The head of the U.S. Marine Corps has ordered a two-day aviation stand-down after crews on Monday located a “debris field” in South Carolina linked to a stealth fighter jet that went missing in a “mishap” over the weekend.
Driving the news: The order follows two other major aviation mishaps in recent weeks, Gen. Eric M. Smith, acting commandant of the Marine Corps, said in a statement Monday evening.
Smith said leaders would use the stand-down to discuss safety fundamentals and flight procedures with their Marines.
“This stand down is being taken to ensure the service is maintaining operational standardization of combat-ready aircraft with well-prepared pilots and crews,” Smith said.
Some aircraft — such as those deployed abroad — can delay the order, but still need to stand down in the days ahead, officials told NBC News.
The Navy is investigating this week’s incident, a Marine Corps spokesperson told Axios.
Meanwhile, lawmakers on Capitol Hill are also scrutinizing the incident as more information emerges.
Rep.

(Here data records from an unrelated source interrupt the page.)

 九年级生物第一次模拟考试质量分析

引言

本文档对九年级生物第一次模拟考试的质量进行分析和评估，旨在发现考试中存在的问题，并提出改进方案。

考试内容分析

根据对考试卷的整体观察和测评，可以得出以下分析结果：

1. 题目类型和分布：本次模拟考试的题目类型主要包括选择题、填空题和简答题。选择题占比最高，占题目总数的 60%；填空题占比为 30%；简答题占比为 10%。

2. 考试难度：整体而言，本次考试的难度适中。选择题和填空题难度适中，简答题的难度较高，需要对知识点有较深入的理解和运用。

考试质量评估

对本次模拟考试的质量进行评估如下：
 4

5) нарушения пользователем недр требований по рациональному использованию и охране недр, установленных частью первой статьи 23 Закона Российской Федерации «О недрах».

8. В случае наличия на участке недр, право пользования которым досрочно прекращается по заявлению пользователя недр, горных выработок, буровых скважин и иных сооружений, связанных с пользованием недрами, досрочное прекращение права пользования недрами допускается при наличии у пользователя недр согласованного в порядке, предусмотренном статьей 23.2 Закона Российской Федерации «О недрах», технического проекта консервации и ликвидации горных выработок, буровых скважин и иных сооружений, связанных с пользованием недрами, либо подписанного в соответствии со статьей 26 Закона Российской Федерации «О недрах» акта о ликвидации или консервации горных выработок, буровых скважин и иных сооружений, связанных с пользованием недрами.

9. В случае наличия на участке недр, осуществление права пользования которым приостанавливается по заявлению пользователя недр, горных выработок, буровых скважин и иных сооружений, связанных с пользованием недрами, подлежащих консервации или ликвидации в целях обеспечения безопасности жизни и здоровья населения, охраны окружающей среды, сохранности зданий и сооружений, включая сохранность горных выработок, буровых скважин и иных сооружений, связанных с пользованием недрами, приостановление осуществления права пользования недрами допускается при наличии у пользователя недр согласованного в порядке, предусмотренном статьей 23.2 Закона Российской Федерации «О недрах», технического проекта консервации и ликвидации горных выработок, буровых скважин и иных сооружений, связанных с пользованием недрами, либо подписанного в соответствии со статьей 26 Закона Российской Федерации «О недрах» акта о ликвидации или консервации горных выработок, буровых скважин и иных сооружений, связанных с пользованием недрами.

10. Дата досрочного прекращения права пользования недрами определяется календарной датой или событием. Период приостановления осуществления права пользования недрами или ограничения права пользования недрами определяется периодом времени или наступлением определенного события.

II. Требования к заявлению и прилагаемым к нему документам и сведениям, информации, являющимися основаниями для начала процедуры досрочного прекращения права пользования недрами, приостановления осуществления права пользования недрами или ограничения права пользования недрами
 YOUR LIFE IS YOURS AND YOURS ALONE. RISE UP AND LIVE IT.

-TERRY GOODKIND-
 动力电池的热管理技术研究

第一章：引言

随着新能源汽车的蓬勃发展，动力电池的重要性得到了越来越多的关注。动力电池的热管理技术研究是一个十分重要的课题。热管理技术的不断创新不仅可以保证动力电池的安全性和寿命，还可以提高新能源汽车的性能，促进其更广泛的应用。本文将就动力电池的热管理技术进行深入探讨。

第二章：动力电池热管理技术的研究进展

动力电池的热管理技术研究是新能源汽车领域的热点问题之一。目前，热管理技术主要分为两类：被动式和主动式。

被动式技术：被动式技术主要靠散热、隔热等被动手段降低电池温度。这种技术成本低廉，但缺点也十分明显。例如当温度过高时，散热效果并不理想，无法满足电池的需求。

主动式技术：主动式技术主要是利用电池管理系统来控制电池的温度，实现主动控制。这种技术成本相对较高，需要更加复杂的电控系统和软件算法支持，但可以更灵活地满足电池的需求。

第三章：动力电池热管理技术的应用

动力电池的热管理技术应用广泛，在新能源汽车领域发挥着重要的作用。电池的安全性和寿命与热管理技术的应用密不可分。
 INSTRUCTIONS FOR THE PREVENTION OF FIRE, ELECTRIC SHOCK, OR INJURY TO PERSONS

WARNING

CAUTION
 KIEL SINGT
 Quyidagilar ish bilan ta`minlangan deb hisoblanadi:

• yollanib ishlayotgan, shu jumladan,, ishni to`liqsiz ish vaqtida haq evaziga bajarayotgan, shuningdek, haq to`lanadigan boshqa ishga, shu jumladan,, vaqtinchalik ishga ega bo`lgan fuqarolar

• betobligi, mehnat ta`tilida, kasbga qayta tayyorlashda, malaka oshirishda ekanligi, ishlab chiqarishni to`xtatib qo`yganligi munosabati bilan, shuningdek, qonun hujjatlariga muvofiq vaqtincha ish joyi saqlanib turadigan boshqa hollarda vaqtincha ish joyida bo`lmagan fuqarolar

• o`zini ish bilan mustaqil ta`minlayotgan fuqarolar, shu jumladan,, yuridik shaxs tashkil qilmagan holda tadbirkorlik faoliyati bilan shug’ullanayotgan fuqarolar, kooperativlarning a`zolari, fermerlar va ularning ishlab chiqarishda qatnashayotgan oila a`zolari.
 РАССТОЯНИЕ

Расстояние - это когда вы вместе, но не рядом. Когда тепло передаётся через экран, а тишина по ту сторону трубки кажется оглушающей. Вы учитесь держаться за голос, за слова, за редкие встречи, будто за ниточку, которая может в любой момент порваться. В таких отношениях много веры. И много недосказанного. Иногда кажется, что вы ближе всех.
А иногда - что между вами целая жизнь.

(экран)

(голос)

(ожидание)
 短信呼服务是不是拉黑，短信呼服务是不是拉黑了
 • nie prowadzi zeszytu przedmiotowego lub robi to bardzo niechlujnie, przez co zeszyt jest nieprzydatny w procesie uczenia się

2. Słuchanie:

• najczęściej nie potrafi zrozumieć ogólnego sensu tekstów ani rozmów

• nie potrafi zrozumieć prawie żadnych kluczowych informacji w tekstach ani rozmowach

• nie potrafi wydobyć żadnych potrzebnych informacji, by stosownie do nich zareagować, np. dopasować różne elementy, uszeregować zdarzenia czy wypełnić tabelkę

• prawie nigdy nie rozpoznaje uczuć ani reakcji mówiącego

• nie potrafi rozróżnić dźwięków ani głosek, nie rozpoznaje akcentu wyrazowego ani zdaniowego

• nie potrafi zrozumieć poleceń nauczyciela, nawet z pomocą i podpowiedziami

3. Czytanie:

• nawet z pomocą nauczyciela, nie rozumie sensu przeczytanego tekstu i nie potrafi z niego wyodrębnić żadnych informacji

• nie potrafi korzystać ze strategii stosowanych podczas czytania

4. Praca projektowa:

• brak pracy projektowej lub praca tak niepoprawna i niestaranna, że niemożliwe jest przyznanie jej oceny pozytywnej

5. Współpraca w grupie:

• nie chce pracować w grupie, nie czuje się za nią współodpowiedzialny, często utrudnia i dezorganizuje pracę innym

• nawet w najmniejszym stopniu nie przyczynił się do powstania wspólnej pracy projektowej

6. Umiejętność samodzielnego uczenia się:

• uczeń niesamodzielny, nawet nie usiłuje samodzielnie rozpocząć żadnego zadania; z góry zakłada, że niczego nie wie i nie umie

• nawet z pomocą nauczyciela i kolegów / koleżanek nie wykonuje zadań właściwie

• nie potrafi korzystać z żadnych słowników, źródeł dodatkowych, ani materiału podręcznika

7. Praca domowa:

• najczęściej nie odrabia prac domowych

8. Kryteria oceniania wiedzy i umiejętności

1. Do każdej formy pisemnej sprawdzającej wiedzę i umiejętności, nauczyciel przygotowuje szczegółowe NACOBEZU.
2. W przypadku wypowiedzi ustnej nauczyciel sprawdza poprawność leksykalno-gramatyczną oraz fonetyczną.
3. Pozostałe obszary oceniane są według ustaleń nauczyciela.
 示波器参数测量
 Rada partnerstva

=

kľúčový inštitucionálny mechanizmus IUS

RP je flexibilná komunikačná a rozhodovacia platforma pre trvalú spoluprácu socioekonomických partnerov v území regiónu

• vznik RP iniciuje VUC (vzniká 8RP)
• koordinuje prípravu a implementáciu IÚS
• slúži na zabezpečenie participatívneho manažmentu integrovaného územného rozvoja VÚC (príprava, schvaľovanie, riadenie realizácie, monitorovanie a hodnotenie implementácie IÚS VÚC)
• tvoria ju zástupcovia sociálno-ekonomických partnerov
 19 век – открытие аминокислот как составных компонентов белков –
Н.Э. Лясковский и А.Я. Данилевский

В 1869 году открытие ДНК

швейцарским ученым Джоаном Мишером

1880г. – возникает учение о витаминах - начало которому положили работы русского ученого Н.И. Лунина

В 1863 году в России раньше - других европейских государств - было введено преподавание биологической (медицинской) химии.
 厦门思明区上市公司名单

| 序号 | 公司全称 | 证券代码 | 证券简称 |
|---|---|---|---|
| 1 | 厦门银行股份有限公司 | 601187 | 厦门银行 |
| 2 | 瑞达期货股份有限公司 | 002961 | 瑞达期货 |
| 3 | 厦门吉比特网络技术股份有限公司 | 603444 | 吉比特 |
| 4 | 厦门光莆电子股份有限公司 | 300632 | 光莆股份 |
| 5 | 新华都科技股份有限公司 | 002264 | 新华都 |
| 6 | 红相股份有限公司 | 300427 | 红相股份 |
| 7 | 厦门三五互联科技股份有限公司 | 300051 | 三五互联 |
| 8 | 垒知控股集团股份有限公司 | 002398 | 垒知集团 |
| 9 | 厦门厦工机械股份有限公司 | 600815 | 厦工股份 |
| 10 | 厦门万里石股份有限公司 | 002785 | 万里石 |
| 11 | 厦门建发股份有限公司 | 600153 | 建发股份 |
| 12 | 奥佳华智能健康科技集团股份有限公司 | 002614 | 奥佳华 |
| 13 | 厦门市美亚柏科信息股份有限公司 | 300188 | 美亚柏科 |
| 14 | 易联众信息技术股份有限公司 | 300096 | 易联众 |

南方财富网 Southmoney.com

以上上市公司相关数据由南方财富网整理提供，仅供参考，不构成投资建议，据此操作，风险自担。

Adam Smith (D-Wash.) said in a statement Monday night that he and his colleagues on the House Armed Services Committee “will be considering whether congressional action is needed to address this and other recent aviation mishaps.”
Backstory: On Sunday, Joint Base Charleston in South Carolina asked for the public’s help in locating an F-35B Lightning II jet after the pilot ejected during the “mishap.”
The base said the pilot was safe and that its personnel were working with Marine Corps Air Station Beaufort to track down the stealth jet, worth upwards of $80 million.
On Monday evening, JB Charleston said crews had “located a debris field in Williamsburg County,” roughly two hours northeast of the base.
The base told nearby community members to avoid the area “as the recovery team secures the debris field,” and said the Marine Corps would begin a “recovery process.”
The intrigue: It’s unclear what the “mishap” was or how, exactly, the stealth fighter went missing.
“The Department of the Navy has a well-defined process for investigating aircraft mishaps,” U.S. Marine Corps Captain Joseph Leitner said Monday. “We are unable to provide additional details to preserve the integrity of the investigatory process.”